Blinken’s Significant Visit to India

By Meryem Betul KEBAP
Redacted By Sami BURGAZ
The U.S. Secretary of State Antony Blinken is set to travel to India this week. He will meet with Prime Minister Narendra Modi and Foreign Minister Subrahmanyam Jaishankar on Wednesday.

The travel is the diplomat’s first visit to the world’s largest democracy and is crucial because India is a significant ally of the U.S. in Asia. The meeting agenda is expected to include “Indo-Pacific engagement, shared regional security interests, shared democratic values, and addressing the climate crisis as well as the response to the coronavirus pandemic”.

In addition, Blinken is expected to discuss the plans for a summit between QUAD group of countries namely, India, Japan, Australia, and the U.S. The Summit is seen as direct response to China’s rising influence and its Belt & Road Initiative (BRI). Hence the summit is expected to focus on means of developing regional infrastructure.

According to, the sides are also expected to discuss the U.S. withdrawal from Afghanistan and Taliban’s rising influence in the region. Blinken’s travel to India could also coincide with the official visit of Afghanistan’s Army Chief Lt. Gen. Wali Mohammad Ahmadzai to India.  

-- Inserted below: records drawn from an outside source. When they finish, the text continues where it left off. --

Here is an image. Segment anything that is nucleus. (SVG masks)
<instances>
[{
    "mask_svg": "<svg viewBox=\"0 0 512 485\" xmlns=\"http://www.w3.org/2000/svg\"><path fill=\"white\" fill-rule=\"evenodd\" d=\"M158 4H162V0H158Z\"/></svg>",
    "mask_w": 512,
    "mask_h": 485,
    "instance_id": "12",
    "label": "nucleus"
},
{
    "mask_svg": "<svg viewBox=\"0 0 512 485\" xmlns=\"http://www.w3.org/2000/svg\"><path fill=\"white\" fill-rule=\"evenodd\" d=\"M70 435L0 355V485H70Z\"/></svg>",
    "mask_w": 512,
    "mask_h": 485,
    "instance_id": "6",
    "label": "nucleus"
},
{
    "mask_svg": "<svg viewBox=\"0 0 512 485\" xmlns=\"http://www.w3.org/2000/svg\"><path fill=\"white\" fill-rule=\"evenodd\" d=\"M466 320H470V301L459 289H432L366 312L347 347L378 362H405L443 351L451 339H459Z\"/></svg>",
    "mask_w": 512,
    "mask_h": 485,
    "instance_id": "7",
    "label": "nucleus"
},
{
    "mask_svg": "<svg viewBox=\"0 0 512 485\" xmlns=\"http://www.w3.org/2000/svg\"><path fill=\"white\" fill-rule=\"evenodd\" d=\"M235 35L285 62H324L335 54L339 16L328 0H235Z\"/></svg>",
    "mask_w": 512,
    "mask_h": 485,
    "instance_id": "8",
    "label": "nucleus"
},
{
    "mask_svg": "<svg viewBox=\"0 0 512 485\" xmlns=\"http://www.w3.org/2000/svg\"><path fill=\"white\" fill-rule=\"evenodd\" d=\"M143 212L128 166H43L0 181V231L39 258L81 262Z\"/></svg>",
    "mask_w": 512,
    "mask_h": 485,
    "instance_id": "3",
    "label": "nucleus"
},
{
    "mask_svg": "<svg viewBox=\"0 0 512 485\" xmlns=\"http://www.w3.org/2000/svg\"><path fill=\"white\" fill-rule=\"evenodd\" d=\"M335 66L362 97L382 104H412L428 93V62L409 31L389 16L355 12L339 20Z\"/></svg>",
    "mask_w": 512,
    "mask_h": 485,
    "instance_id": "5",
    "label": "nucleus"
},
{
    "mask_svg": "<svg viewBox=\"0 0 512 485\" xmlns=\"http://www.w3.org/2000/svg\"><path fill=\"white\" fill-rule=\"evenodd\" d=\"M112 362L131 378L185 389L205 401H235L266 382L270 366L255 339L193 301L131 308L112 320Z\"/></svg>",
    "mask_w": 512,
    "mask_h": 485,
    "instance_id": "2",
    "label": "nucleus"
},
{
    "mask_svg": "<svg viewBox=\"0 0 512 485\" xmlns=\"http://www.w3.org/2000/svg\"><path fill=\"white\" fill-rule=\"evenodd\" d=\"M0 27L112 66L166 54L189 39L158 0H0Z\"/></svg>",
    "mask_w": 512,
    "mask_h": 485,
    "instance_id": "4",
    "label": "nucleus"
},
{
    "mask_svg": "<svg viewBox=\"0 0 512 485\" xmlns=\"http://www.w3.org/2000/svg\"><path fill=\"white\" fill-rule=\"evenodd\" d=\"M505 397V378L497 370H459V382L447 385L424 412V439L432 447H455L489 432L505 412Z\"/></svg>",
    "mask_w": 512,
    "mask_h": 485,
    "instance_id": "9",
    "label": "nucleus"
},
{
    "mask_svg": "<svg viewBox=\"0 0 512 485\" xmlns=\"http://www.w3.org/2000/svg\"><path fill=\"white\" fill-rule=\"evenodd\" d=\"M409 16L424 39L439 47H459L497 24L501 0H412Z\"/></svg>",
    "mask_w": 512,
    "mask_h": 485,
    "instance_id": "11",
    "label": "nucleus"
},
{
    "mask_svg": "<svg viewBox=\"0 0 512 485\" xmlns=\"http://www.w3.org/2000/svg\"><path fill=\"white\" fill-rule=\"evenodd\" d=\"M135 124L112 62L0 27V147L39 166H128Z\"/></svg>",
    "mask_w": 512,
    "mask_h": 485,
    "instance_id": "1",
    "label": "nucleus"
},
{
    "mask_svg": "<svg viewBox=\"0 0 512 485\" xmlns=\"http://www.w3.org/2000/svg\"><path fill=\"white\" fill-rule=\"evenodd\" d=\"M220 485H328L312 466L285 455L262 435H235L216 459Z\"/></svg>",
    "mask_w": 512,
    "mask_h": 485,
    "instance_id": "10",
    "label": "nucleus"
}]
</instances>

India remains to be a valuable partner of America’s Indo-Pacific Strategy and given that tensions between U.S. and China have reached new highs recently, the timing of this visit has become a lot more important. Ultimately, it is expected that Blinken will not hesitate to underline the deteriorating human rights situation in India.

Dean Thompson, the Acting Assistant Secretary of State for South and Central Asian Affairs stated that:

Issues such as human rights and democracy are universal and extend beyond a particular national or cultural perspective. India is proud of its achievements in both domains and is always glad to share experiences (…)”With respect to the human rights and democracy question, yes, you’re right; I will tell you that we will raise it, and we will continue that conversation because we firmly believe that we have more values in common on those fronts than we don’t”

The Indian side has signalled that it is ready to discuss the question of human rights since New Delhi supports a multi-polar, democratic, and diverse world order. The visit will also involve working together at the United Nations level since India will take over the presidency of the Security Council in August.

According to Global Times, the Indian society expects Blinken’s visit to lend a helping hand to India’s economy which is ravaged from the coronavirus pandemic.

Due to the country’s relatively low credit ratings and high inflation, there are also worries over a potential financial crisis. At this point, whether the US could offer any aid to India when it comes to alleviating its epidemic and economic woes will be a test to the bilateral ties. It would be delusional for the US to build its relations with India based on the ideological values, but it also seems questionable whether the US can truly and generously lend India a helping hand to facilitate the latter’s stable economic development.”

All in all, QUAD allies cannot effectively support India’s economy since the mechanism is just an ideological strategy against China in the Indo-Pacific theatre. While India urgently needs to bolster its economy, the U.S. priority is countering China in the region. Hence the aims and needs of two allies vary. However, if the economic interactions between the two states reach a stalemate in the long term, a fruitful relationship will not become a reality.